_Requirements_
a) Answer these about the excerpt on the ruling and trans people in Britain:
(i) Which three settings does it list for a wave of administrative exclusions?
(ii) Which four hardships does it say trans women are disproportionately likely to experience?
(iii) What does it call the rhetoric of safeguarding?
b) Carry on the excerpt about the ruling and trans people in Britain from its last sentence.

_Document excerpt_
Such a ruling would be devastating. Not just for what it says, but for what it enables. It would open the door for a wave of administrative exclusions, from shelters to changing rooms to political shortlists. It would legitimise suspicion. And it would give further legal cover to institutions already under pressure from a hostile press and a resurgent anti-trans lobby.

It would also deepen the already perilous material conditions faced by trans people in Britain. Trans women are disproportionately likely to experience homelessness, abuse, mental ill-health and unemployment. Access to women-only services, especially in times of crisis, is not an abstract right but a material necessity. To deny access is not to draw a line on a legal page. It is to push someone closer to death.

The rhetoric of safeguarding, so often deployed by those seeking exclusion, is not neutral. It is the language of social control, a form of carceral feminism that redefines liberation as the policing of borders: the female body as territory, womanhood as checkpoint. But no one is safer when suspicion becomes law.

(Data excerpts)

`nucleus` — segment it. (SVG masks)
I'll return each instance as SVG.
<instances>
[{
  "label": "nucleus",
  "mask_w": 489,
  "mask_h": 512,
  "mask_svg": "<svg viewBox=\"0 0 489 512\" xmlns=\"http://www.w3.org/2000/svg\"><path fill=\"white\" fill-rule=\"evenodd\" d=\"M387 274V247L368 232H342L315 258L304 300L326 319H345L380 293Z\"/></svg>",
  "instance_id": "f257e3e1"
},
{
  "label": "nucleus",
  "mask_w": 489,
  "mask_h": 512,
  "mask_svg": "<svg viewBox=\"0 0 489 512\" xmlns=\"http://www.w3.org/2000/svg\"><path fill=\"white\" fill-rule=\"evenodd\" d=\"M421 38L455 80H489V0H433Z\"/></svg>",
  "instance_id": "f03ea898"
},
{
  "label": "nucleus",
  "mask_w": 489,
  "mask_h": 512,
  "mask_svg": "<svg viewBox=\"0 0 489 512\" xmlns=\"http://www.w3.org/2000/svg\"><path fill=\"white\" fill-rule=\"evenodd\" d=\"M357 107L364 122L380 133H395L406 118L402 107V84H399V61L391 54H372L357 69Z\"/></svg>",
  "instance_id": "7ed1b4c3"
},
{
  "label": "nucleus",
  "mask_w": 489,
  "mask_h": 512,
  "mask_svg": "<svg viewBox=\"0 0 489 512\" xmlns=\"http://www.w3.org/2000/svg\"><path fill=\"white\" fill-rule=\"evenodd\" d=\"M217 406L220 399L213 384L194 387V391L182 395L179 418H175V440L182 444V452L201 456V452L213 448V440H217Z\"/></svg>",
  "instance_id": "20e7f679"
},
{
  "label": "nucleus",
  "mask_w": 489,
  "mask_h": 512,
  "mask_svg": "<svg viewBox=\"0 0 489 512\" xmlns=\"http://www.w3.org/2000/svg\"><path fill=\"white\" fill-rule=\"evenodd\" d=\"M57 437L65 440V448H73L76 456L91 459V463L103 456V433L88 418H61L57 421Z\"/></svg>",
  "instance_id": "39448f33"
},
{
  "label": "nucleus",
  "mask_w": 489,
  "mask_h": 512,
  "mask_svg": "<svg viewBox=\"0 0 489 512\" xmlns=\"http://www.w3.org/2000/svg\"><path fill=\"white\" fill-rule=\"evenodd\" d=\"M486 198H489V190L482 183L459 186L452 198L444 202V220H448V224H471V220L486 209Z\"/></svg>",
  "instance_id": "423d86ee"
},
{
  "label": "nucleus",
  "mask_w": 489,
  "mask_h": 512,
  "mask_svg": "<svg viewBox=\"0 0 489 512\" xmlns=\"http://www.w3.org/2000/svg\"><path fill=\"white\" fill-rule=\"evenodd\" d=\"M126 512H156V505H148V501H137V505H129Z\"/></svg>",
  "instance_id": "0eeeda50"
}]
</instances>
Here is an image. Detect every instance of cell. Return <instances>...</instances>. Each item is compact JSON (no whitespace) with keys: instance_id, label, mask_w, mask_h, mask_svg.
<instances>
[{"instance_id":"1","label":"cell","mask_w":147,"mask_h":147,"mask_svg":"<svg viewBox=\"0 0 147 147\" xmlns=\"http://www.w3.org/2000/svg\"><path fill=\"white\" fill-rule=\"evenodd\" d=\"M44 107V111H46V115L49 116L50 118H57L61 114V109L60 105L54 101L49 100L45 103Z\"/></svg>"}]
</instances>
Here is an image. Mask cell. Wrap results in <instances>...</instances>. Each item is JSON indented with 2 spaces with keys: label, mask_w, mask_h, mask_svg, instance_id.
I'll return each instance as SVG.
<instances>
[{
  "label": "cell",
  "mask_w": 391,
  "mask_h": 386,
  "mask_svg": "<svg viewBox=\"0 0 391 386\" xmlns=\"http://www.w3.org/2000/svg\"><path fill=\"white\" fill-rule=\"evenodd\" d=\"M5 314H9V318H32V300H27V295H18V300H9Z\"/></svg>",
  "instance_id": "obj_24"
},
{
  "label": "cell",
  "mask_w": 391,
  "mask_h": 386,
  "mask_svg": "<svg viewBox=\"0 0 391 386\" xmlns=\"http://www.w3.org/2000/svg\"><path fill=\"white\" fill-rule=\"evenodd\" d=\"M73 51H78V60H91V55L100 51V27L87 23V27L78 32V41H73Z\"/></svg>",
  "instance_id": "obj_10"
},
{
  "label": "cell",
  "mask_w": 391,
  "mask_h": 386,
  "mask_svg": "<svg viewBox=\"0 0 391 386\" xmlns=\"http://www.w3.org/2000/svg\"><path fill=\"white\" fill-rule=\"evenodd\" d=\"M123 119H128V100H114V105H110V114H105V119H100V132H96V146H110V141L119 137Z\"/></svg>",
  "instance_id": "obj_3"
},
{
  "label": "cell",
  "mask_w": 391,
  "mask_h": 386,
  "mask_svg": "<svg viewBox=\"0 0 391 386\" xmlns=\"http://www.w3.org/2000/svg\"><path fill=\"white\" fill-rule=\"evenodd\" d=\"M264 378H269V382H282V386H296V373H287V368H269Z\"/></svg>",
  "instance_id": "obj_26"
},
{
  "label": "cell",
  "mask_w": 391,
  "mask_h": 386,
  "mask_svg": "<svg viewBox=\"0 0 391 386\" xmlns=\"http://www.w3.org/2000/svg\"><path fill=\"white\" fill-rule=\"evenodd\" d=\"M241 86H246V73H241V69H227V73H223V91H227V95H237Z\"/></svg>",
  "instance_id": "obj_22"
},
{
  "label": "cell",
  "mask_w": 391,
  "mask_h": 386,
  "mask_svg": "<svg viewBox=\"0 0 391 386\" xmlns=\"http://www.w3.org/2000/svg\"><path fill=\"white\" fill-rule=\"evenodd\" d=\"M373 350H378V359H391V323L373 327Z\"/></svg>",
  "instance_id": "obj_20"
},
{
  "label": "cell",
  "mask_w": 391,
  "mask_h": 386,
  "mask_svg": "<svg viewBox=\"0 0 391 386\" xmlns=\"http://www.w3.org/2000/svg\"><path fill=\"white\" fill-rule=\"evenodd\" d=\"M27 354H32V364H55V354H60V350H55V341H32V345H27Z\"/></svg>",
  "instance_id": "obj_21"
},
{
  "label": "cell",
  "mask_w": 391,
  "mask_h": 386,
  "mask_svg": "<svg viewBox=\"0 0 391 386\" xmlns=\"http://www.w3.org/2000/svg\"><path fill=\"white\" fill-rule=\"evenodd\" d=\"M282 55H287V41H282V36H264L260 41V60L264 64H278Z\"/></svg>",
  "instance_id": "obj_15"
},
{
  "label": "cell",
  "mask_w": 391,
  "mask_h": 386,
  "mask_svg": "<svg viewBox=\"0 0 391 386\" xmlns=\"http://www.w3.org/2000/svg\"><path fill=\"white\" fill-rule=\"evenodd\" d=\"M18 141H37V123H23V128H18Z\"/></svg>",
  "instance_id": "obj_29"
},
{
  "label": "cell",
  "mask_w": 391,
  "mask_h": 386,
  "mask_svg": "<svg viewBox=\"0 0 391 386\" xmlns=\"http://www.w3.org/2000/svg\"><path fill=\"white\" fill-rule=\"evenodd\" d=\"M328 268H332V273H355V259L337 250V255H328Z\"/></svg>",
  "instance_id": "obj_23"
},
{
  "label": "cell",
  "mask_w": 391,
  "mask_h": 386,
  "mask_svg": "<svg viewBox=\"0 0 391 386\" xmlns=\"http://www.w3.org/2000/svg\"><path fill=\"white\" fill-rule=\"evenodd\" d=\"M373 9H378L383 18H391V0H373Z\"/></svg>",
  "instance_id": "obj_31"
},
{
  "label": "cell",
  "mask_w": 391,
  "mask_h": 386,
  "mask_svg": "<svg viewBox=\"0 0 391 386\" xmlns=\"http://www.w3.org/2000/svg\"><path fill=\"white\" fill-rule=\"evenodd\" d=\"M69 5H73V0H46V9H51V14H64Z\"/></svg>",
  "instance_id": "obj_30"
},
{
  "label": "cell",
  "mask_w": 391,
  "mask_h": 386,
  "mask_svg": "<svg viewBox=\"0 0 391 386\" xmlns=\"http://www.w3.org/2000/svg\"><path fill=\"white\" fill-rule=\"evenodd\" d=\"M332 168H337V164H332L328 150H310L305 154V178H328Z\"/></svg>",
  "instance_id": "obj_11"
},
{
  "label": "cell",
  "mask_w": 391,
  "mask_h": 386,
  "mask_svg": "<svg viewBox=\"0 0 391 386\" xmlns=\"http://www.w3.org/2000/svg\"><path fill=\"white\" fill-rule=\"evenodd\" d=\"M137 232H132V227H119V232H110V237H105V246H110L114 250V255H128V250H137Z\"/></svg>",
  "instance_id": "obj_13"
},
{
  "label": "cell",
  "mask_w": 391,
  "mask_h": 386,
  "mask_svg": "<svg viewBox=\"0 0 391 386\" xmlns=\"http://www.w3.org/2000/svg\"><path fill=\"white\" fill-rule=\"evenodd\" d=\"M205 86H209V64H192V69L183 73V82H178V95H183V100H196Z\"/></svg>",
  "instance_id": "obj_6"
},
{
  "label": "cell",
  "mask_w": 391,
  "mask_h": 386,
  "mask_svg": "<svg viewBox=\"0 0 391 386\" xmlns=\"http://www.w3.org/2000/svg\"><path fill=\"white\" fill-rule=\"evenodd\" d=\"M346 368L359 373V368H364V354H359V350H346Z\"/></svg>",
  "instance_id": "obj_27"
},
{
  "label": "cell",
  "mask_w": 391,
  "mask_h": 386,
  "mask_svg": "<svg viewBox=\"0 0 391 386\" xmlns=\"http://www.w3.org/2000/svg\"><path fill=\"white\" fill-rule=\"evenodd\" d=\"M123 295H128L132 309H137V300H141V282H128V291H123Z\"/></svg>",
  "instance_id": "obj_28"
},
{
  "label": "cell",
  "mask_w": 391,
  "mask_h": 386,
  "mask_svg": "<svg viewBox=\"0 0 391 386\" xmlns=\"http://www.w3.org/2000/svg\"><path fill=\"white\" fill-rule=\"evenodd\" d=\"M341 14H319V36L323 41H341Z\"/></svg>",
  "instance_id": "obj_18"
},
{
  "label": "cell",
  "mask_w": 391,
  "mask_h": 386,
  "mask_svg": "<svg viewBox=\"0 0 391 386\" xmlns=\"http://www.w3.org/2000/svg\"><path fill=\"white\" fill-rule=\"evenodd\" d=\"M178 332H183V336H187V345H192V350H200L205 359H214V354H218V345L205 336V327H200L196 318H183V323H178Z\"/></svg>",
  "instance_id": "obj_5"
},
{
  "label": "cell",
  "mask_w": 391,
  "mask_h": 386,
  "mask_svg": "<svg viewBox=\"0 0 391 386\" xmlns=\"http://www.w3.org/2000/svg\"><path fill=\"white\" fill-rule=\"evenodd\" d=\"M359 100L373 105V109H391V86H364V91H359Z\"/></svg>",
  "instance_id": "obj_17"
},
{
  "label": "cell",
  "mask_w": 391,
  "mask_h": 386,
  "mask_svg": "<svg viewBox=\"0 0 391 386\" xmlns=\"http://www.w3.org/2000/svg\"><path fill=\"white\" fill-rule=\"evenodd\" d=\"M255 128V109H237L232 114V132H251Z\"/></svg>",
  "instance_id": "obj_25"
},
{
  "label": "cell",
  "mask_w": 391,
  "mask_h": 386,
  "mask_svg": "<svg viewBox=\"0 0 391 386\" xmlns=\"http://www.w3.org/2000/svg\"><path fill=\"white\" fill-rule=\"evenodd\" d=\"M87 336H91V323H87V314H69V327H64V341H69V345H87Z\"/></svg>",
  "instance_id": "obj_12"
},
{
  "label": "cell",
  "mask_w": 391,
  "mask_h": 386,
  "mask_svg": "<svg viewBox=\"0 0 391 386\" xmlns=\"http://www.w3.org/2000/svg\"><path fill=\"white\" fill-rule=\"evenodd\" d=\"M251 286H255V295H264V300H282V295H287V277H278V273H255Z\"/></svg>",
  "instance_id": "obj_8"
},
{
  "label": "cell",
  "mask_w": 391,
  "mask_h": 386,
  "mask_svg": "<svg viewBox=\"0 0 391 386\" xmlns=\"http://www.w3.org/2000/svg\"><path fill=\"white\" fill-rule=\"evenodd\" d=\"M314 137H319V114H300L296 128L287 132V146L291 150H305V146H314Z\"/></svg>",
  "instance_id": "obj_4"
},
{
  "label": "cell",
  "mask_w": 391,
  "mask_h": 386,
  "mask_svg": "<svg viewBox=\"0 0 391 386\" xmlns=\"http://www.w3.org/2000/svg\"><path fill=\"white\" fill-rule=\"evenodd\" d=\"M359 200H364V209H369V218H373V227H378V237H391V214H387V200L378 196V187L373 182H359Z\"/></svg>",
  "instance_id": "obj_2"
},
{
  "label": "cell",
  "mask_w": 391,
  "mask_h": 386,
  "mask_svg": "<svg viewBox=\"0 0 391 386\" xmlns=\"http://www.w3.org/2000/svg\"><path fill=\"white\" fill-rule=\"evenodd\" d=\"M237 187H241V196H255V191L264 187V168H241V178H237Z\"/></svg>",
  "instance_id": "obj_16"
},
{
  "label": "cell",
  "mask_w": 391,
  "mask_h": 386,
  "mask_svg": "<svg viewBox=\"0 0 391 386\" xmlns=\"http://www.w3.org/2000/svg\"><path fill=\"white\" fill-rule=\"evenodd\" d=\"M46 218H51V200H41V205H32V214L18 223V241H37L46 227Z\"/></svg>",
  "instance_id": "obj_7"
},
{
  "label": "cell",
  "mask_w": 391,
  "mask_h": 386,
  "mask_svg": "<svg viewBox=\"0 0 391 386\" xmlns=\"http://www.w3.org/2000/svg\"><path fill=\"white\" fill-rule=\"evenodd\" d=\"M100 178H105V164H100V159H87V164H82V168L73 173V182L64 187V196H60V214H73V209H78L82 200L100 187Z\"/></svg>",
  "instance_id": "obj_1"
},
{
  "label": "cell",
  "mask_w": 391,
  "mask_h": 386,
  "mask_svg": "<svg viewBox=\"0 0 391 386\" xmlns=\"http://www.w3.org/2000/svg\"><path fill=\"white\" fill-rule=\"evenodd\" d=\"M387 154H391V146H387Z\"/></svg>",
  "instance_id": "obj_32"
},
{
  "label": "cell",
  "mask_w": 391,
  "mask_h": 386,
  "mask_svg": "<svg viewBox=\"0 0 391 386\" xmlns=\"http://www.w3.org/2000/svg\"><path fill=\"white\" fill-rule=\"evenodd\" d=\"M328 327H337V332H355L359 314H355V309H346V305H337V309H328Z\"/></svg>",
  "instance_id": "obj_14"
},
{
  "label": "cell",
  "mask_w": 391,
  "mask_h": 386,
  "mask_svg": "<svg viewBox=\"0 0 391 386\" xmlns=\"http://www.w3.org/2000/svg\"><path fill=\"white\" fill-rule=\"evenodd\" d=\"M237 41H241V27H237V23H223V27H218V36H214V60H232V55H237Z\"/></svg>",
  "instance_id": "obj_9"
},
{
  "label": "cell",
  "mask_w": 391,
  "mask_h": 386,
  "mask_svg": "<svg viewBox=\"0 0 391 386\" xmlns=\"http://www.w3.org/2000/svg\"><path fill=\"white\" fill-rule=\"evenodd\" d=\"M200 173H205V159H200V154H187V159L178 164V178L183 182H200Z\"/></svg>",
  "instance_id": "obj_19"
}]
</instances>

_Responses_
a)
(i) Shelters, changing rooms and political shortlists.
(ii) Homelessness, abuse, mental ill-health and unemployment.
(iii) The language of social control, a form of carceral feminism.

b)
We have been here before. In the 1980s, Section 28 deployed the language of child protection to stigmatise and censor gay and lesbian people. Then as now, reactionaries invoked the fragility of a group to legitimise the repression of another. Today’s case is part of a broader authoritarian drift, one that seeks to codify exclusion under the guise of fairness. It is not about protecting women. It is about defining womanhood as a closed caste.

As socialists, as feminists, as people who understand that liberation is never a zero-sum game, we must insist that solidarity means expanding who counts. We cannot let the terms of the debate be set by those who fear a world more complex, more just, more free. Trans women are women. The law may soon say otherwise. Our politics must not.